Cavity magnomechanical framework for a high-efficiency quantum battery
S. K. Singh, Ahmed A. Zahia, Jia-Xin Peng, M. Y. Abd-Rabboud
TL;DR
This work models a hybrid cavity magnomechanical system as a quantum battery charged by two identical two-level atoms, analyzed under the rotating-wave approximation with a Lindblad-type dissipation description. The authors derive an effective interaction Hamiltonian coupling the cavity, magnons, and phonons, then track coherence, stored energy, and ergotropy in the single-excitation subspace. They show that strong, resonant coupling and balanced interactions maximize both stored energy and extractable work, while detuning and decoherence erode coherence and reduce performance, with ergotropy decaying faster than total energy due to loss of quantum coherence.

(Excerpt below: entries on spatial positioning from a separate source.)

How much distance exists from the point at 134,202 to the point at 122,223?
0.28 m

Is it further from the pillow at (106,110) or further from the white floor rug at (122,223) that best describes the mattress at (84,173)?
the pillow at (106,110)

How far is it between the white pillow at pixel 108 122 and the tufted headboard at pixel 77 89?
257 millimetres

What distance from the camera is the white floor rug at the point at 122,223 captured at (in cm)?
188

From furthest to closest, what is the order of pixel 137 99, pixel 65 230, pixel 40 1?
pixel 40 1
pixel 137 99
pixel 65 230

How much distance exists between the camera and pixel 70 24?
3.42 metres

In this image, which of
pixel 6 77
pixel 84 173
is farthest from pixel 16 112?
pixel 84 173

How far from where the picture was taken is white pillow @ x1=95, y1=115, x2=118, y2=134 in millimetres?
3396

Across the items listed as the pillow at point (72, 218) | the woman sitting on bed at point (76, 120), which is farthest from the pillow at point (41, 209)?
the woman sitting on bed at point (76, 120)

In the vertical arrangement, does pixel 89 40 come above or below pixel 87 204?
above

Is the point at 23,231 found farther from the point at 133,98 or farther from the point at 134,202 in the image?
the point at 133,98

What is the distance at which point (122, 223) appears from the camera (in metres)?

The results offer a design roadmap for high-efficiency quantum energy storage in hybrid magnonic platforms and highlight the central role of coherence preservation in practical QB operation.
Abstract
We theoretically investigate a quantum battery architecture where two identical two-level atoms are charged by a cavity-magnomechanical system, which includes a microwave cavity, a magnon mode hosted in a YIG sphere, and phonon mode due to the deformation of the YIG sphere. The charging process relies on coherent energy exchange, where the atoms couple to the cavity, which in turn, it interacts with the magnon mode via a beam-splitter mechanism. By deriving the system Hamiltonian under the rotating-wave approximation and employing a Lindblad master equation to rigorously model dissipation, we analyze the complete dynamical evolution of the battery. Our study demonstrates that strong, resonant light-matter interactions are crucial for enhancing the key performance metrics: charging efficiency, stored energy, and ergotropy (extractable work). We systematically investigate the deleterious effects of detuning and decoherence, and critically, we uncover a non-trivial interplay between the system's coupling strengths. This reveals optimal operating regimes where constructive interference maximizes performance, while excessive coupling in specific channels can degrade it. Ultimately, our findings provide a quantitative framework for engineering high-efficiency quantum batteries in hybrid magnonic platforms, offering a design roadmap for future experimental realizations.